AIM OF THE TASK:
Examine the entries and show every line in which the word "over" is found.

┌─ LISTED ENTRIES

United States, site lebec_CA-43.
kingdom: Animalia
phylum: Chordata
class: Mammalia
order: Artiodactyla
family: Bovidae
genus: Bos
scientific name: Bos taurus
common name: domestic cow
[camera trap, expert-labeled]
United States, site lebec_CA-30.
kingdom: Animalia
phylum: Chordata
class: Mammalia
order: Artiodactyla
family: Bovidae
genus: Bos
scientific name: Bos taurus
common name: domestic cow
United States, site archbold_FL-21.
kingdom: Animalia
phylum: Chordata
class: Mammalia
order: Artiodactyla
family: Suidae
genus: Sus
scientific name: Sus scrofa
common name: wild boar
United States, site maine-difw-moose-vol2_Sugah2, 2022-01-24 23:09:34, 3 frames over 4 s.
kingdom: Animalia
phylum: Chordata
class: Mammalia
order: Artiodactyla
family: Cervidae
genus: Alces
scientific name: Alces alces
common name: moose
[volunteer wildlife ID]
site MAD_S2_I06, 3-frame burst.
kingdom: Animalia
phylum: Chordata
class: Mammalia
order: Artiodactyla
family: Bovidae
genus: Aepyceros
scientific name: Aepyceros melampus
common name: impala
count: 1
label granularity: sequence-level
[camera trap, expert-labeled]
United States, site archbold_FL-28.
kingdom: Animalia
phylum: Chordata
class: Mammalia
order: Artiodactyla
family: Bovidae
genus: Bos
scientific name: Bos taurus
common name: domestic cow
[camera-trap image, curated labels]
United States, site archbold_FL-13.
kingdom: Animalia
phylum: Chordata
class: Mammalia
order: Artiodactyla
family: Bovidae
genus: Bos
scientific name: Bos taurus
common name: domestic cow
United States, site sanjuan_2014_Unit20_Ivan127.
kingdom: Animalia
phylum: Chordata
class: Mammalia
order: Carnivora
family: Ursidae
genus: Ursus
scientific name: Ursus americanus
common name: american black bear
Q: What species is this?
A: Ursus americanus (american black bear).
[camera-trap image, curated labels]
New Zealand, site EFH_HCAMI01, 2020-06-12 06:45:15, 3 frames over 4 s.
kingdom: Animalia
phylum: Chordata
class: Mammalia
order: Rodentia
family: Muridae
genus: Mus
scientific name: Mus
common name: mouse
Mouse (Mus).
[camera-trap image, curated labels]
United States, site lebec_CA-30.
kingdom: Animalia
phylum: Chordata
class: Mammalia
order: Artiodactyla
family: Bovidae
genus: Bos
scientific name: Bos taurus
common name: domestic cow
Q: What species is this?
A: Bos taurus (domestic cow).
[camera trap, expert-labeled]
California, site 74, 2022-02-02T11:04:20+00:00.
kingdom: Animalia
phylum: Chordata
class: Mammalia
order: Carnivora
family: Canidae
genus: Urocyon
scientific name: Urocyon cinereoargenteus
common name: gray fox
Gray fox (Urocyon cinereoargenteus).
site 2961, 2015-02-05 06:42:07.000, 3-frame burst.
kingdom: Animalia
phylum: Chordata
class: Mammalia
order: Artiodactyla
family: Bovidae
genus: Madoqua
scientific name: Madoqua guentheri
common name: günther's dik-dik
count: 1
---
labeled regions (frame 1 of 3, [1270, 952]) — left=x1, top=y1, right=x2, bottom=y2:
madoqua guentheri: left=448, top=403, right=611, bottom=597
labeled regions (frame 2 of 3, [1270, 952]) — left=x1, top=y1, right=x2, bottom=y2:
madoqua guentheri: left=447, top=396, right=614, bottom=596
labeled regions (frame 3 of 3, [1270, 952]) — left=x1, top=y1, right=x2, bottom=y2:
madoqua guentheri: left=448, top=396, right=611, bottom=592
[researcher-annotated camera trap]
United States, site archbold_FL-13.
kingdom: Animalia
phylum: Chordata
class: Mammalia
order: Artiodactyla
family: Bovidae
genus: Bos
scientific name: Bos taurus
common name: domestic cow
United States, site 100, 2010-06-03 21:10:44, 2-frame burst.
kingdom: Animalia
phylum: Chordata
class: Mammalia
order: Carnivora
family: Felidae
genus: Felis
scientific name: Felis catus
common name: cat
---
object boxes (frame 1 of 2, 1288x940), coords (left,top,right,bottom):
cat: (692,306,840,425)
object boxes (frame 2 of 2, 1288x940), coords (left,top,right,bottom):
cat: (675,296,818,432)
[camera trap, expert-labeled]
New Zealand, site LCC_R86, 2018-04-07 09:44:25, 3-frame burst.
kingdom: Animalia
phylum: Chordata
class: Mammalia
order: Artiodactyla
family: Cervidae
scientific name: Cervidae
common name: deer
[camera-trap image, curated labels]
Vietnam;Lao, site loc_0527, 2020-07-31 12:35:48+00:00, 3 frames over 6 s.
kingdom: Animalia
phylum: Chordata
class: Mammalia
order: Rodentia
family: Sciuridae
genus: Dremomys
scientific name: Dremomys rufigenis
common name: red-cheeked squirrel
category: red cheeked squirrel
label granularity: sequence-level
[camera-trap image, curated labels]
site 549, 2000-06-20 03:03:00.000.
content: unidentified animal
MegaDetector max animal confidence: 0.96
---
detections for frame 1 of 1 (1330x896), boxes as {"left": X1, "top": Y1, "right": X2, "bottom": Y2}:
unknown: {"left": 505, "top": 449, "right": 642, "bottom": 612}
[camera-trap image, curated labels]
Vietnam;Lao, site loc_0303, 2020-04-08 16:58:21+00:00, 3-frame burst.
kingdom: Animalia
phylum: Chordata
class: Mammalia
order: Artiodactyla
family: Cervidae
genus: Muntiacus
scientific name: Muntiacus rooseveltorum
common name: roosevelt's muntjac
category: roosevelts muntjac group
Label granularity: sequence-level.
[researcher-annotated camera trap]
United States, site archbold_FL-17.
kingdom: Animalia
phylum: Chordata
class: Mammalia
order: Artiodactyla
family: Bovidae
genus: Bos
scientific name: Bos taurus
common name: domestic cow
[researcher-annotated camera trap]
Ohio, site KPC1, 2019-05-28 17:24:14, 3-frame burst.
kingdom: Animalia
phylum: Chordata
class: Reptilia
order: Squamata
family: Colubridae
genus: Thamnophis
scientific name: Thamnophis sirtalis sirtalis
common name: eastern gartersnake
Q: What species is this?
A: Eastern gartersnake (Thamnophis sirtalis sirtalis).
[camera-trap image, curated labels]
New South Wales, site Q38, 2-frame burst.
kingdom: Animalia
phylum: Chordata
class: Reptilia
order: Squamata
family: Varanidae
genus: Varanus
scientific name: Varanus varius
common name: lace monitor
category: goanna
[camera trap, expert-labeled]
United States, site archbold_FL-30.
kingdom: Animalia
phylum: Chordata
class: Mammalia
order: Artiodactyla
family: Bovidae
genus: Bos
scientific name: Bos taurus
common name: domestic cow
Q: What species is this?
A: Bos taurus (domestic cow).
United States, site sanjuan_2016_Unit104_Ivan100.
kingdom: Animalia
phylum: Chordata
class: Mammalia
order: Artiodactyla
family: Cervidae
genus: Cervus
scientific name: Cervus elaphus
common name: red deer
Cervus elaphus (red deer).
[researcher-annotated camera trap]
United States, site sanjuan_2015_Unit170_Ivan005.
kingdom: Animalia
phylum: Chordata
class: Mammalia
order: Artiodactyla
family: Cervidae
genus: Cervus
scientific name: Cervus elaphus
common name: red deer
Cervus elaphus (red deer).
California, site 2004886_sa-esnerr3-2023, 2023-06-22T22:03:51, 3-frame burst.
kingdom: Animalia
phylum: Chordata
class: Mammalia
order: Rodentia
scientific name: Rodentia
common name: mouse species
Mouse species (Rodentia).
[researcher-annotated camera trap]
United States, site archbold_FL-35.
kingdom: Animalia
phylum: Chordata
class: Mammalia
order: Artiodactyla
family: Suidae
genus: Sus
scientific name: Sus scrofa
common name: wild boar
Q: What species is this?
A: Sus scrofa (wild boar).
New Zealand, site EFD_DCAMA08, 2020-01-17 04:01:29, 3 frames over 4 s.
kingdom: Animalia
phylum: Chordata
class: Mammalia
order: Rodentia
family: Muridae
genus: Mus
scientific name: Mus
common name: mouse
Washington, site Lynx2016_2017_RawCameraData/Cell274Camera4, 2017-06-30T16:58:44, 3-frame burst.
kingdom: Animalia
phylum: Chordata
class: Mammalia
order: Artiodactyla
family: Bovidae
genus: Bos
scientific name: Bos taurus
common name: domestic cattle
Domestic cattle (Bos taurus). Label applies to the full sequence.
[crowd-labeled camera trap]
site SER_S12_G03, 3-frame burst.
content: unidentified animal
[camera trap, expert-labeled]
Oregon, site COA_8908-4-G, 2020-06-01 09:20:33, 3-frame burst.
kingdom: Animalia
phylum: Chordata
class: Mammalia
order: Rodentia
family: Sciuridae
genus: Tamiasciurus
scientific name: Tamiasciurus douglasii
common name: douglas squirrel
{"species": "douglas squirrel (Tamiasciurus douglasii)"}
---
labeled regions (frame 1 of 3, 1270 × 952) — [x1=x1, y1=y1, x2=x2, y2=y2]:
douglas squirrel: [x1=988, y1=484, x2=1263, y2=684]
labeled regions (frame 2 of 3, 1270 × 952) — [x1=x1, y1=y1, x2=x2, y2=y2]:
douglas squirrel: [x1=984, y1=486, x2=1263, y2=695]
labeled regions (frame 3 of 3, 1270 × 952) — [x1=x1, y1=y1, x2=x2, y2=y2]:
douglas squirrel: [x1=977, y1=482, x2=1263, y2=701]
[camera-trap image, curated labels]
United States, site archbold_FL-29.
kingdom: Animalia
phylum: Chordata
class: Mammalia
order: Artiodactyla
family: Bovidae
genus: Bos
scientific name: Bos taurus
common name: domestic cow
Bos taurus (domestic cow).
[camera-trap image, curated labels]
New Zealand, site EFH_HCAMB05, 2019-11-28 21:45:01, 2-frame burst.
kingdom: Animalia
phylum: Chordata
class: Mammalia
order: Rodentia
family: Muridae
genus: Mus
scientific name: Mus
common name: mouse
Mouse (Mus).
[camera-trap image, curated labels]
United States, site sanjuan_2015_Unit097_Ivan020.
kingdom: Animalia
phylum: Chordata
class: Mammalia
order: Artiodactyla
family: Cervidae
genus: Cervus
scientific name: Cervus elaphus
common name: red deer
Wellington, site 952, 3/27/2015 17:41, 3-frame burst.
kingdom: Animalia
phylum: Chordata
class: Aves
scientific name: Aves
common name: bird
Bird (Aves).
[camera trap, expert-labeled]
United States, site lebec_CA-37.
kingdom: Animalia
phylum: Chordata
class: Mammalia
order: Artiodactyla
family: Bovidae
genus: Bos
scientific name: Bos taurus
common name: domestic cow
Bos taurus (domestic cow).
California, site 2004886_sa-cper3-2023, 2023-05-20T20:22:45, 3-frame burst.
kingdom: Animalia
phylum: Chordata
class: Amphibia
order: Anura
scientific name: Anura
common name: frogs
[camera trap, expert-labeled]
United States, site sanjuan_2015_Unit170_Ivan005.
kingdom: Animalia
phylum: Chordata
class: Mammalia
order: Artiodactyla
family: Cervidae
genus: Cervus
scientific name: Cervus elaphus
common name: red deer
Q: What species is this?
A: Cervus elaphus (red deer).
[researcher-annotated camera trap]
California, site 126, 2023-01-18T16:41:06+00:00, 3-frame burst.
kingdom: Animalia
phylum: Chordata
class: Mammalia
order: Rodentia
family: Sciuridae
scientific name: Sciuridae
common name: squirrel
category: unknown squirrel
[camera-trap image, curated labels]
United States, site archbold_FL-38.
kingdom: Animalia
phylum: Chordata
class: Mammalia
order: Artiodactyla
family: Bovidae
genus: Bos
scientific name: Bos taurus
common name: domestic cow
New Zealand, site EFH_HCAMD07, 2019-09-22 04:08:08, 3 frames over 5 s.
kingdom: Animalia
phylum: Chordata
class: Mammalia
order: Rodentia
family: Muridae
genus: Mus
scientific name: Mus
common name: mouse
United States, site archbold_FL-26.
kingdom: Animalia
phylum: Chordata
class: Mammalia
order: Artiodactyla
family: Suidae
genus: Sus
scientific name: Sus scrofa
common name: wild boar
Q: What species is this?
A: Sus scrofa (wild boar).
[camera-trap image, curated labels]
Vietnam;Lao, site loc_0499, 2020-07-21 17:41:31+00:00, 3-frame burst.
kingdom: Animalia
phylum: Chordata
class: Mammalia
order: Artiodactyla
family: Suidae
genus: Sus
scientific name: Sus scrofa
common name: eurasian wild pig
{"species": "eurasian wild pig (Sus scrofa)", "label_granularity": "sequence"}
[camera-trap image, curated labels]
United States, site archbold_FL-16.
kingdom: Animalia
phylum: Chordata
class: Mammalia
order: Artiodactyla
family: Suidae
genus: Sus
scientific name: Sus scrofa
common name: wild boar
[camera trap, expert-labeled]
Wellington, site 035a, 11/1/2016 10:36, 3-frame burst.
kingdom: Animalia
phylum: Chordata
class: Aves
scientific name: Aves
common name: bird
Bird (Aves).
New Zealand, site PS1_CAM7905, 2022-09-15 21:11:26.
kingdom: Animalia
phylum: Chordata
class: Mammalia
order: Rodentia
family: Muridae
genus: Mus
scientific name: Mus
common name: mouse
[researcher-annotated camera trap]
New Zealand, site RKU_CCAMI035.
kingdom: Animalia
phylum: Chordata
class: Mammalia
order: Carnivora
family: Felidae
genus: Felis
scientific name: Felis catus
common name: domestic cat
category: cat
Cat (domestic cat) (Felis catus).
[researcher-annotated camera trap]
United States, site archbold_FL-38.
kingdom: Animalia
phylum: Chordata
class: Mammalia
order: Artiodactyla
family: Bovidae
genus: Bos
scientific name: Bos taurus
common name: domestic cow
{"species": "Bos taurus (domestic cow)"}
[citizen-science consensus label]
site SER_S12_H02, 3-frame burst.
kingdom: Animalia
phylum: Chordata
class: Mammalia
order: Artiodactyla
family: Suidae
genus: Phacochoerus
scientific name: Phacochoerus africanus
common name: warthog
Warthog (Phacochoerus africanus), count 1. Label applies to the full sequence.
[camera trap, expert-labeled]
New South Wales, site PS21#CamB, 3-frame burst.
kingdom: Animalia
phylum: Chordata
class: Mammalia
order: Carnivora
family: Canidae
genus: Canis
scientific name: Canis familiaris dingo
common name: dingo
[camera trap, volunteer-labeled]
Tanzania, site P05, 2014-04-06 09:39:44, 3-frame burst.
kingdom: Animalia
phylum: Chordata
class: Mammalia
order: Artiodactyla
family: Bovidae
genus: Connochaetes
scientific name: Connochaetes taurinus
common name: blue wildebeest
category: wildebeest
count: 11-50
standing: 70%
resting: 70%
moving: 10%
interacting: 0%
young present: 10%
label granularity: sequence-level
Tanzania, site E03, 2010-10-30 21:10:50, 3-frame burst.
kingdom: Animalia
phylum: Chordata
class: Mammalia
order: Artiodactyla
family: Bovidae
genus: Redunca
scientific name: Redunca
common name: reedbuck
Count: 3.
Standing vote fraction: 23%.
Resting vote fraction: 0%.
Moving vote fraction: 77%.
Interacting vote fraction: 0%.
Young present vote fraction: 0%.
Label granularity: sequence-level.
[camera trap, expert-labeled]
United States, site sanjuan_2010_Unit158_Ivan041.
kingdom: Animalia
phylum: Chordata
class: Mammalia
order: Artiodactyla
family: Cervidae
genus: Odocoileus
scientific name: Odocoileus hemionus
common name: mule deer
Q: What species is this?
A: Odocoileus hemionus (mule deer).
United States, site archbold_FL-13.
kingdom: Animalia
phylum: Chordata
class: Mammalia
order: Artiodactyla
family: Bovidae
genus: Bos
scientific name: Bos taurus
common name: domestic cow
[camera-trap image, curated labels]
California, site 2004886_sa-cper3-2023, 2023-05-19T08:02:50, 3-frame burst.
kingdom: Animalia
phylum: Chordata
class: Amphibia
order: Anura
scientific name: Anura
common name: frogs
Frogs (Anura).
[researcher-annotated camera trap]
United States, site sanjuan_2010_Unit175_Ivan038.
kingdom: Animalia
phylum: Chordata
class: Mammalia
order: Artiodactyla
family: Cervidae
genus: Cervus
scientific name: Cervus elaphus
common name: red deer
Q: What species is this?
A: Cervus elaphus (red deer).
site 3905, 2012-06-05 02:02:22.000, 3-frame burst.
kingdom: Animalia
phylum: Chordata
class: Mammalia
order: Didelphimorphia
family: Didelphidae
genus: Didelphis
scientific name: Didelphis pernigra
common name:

└─

ANSWER TO THIS PROBLEM:
United States, site maine-difw-moose-vol2_Sugah2, 2022-01-24 23:09:34, 3 frames over 4 s.
New Zealand, site EFH_HCAMI01, 2020-06-12 06:45:15, 3 frames over 4 s.
Vietnam;Lao, site loc_0527, 2020-07-31 12:35:48+00:00, 3 frames over 6 s.
New Zealand, site EFD_DCAMA08, 2020-01-17 04:01:29, 3 frames over 4 s.
New Zealand, site EFH_HCAMD07, 2019-09-22 04:08:08, 3 frames over 5 s.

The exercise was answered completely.